REQUEST:
Render the stretch of the records from their start through the line containing "4197 millimetres" as a Markdown table with the columns Row and Text, one numbered row per line, skipping blank lines and leaving the pictures out.

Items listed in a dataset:
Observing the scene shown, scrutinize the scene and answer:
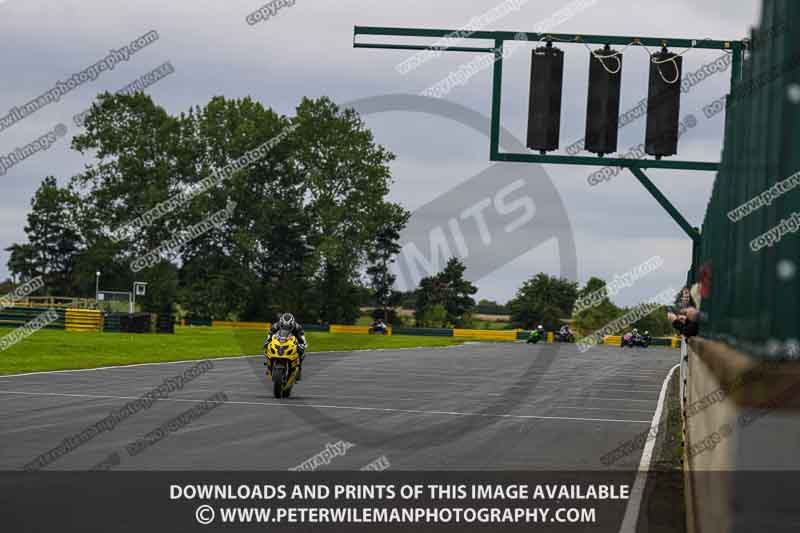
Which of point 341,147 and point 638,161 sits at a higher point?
point 341,147

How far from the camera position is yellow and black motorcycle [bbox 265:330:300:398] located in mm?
19203

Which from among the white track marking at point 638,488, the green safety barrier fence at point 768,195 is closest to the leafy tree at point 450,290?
the white track marking at point 638,488

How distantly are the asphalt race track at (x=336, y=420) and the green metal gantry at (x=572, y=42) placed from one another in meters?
4.13

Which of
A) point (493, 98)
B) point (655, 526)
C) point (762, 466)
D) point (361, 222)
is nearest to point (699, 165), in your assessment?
point (493, 98)

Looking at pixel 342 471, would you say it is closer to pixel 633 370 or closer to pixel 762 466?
pixel 762 466

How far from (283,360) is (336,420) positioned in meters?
3.76

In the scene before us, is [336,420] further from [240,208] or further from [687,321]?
[240,208]

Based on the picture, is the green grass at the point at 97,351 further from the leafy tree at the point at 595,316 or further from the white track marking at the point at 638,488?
the leafy tree at the point at 595,316

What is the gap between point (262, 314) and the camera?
8806cm

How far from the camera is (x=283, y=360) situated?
19453 mm

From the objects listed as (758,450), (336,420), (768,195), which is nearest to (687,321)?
(336,420)

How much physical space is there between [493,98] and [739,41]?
4197 millimetres

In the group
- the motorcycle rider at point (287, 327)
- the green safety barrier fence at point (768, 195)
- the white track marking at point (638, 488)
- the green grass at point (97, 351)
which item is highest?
the green safety barrier fence at point (768, 195)

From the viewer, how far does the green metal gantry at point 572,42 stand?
19641 millimetres
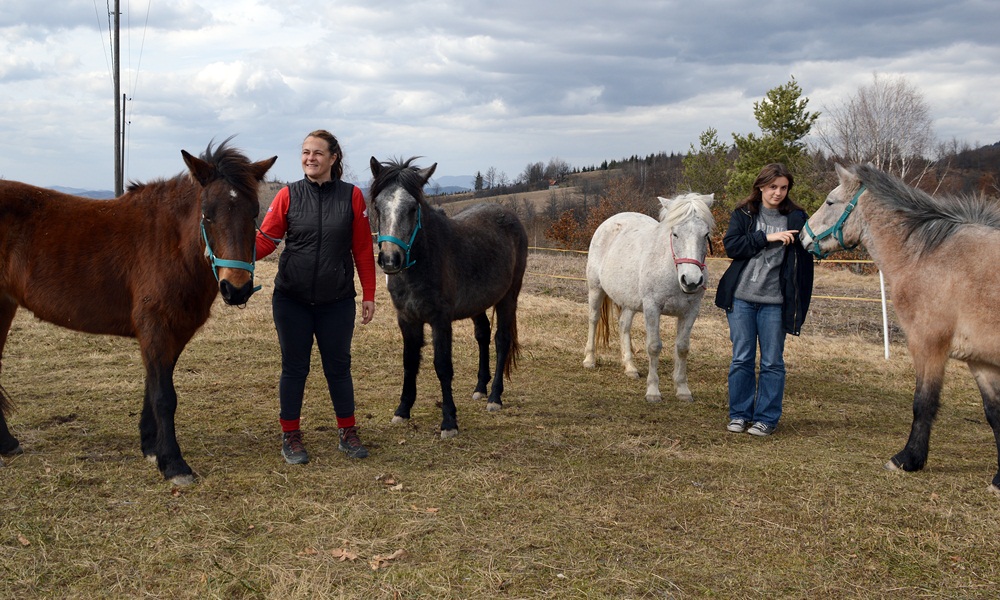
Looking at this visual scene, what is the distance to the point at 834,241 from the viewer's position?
16.1ft

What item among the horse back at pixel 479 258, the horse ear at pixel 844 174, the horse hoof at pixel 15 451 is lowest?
the horse hoof at pixel 15 451

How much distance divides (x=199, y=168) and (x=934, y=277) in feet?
15.2

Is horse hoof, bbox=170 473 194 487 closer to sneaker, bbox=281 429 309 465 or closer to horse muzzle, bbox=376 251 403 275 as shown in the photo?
sneaker, bbox=281 429 309 465

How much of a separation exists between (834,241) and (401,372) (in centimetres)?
462

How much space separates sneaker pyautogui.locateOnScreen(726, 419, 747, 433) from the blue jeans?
0.04 m

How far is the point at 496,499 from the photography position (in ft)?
12.8

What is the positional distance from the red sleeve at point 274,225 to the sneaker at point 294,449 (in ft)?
4.15

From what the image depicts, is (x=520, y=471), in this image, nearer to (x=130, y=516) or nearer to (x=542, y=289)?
(x=130, y=516)

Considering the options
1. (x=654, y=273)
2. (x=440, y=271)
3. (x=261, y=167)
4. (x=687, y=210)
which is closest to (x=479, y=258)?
(x=440, y=271)

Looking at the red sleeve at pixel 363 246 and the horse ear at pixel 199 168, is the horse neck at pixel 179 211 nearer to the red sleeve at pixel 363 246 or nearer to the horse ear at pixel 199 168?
the horse ear at pixel 199 168

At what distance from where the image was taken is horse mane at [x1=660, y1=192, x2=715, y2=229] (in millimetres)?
5785

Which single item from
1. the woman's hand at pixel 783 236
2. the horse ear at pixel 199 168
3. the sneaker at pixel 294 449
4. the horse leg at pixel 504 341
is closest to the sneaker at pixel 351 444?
the sneaker at pixel 294 449

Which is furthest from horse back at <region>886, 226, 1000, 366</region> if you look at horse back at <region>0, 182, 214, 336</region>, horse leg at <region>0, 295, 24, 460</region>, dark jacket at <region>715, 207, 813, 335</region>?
horse leg at <region>0, 295, 24, 460</region>

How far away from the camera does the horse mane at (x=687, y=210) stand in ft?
19.0
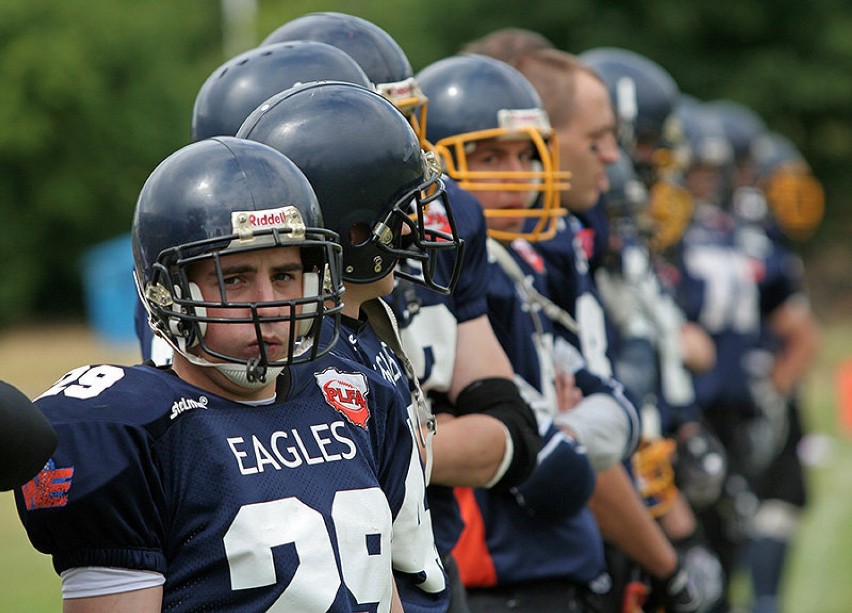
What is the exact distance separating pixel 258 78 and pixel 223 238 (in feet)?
3.08

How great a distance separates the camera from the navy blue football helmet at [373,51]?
378 cm

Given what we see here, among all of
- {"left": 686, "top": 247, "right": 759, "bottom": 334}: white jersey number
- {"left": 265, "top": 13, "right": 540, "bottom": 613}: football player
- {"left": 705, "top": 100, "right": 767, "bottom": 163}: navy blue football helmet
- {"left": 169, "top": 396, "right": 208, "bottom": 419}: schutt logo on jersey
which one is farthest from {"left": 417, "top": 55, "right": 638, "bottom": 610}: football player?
{"left": 705, "top": 100, "right": 767, "bottom": 163}: navy blue football helmet

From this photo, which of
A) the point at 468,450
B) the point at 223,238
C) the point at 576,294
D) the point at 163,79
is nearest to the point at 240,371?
the point at 223,238

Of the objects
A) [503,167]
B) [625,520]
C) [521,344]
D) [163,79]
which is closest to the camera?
[521,344]

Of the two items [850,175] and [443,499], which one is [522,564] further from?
[850,175]

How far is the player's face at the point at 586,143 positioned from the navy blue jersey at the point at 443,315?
1184 millimetres

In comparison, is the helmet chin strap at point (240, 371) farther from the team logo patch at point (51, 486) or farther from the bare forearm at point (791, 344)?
the bare forearm at point (791, 344)

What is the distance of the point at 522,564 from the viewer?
382cm

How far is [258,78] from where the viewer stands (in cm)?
339

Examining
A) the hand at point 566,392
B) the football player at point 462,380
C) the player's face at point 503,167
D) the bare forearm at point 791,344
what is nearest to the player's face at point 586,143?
the player's face at point 503,167

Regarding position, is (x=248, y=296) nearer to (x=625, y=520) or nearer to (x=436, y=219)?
(x=436, y=219)

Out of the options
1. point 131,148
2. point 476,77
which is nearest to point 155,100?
point 131,148

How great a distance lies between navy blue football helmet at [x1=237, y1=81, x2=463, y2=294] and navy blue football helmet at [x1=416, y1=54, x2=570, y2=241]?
91cm

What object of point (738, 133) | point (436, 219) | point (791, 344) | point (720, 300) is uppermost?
point (436, 219)
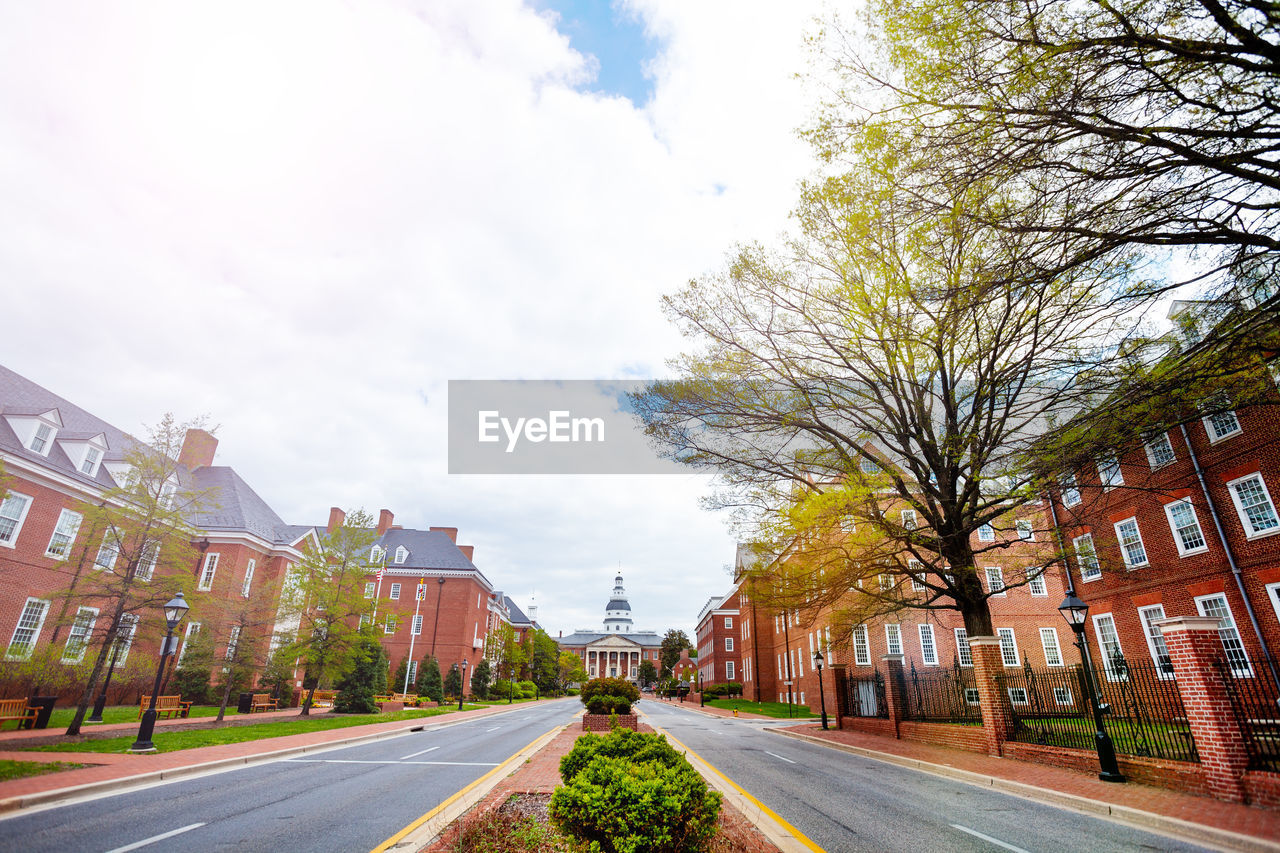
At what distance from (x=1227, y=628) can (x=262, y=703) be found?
40.9 meters

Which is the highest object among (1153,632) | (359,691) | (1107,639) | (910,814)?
(1153,632)

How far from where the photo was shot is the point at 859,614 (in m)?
17.7

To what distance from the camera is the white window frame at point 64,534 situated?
24516 mm

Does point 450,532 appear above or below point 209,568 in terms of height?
above

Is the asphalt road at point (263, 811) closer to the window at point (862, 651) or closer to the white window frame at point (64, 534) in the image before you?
the white window frame at point (64, 534)

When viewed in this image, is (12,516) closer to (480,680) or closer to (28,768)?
(28,768)

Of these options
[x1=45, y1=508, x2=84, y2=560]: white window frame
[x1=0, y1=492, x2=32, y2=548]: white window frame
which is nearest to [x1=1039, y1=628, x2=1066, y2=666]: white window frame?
[x1=45, y1=508, x2=84, y2=560]: white window frame

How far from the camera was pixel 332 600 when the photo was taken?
26703 mm

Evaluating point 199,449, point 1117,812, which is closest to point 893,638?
point 1117,812

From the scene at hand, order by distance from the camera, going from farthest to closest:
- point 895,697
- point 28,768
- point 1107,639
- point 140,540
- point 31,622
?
point 1107,639 < point 31,622 < point 895,697 < point 140,540 < point 28,768

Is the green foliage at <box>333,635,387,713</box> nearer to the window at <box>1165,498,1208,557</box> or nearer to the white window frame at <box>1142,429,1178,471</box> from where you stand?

CORRECT ANSWER:
| Row | Text |
|---|---|
| 1 | Observing the scene shown, scrutinize the scene and answer: |
| 2 | Which of point 341,147 and point 638,161 sits at a higher point? |
| 3 | point 341,147 |
| 4 | How far from the camera position is yellow and black motorcycle [bbox 265:330:300:398] located in mm? |
| 5 | 19203 |
| 6 | Which from among the white track marking at point 638,488, the green safety barrier fence at point 768,195 is closest to the leafy tree at point 450,290? |
| 7 | the white track marking at point 638,488 |
| 8 | How distantly are the asphalt race track at (x=336, y=420) and the green metal gantry at (x=572, y=42) placed from one another in meters? |
| 9 | 4.13 |
| 10 | Which of |
| 11 | A) point (493, 98) |
| 12 | B) point (655, 526) |
| 13 | C) point (762, 466) |
| 14 | D) point (361, 222) |
| 15 | is nearest to point (699, 165), in your assessment? |
| 16 | point (493, 98) |
| 17 | Looking at pixel 342 471, would you say it is closer to pixel 633 370 or closer to pixel 762 466? |
| 18 | pixel 762 466 |
| 19 | How far from (283,360) is (336,420) positioned in meters? |
| 20 | 3.76 |
| 21 | In the scene before us, is [336,420] further from [240,208] or further from [687,321]? |
| 22 | [240,208] |
| 23 | Based on the picture, is the green grass at the point at 97,351 further from the leafy tree at the point at 595,316 or further from the white track marking at the point at 638,488? |
| 24 | the leafy tree at the point at 595,316 |
| 25 | What is the gap between point (262, 314) and the camera? |
| 26 | 8806cm |
| 27 | How far from the camera is (x=283, y=360) situated? |
| 28 | 19453 mm |
| 29 | From the objects listed as (758,450), (336,420), (768,195), which is nearest to (687,321)? |
| 30 | (336,420) |
| 31 | How much physical space is there between [493,98] and [739,41]? |
| 32 | 4197 millimetres |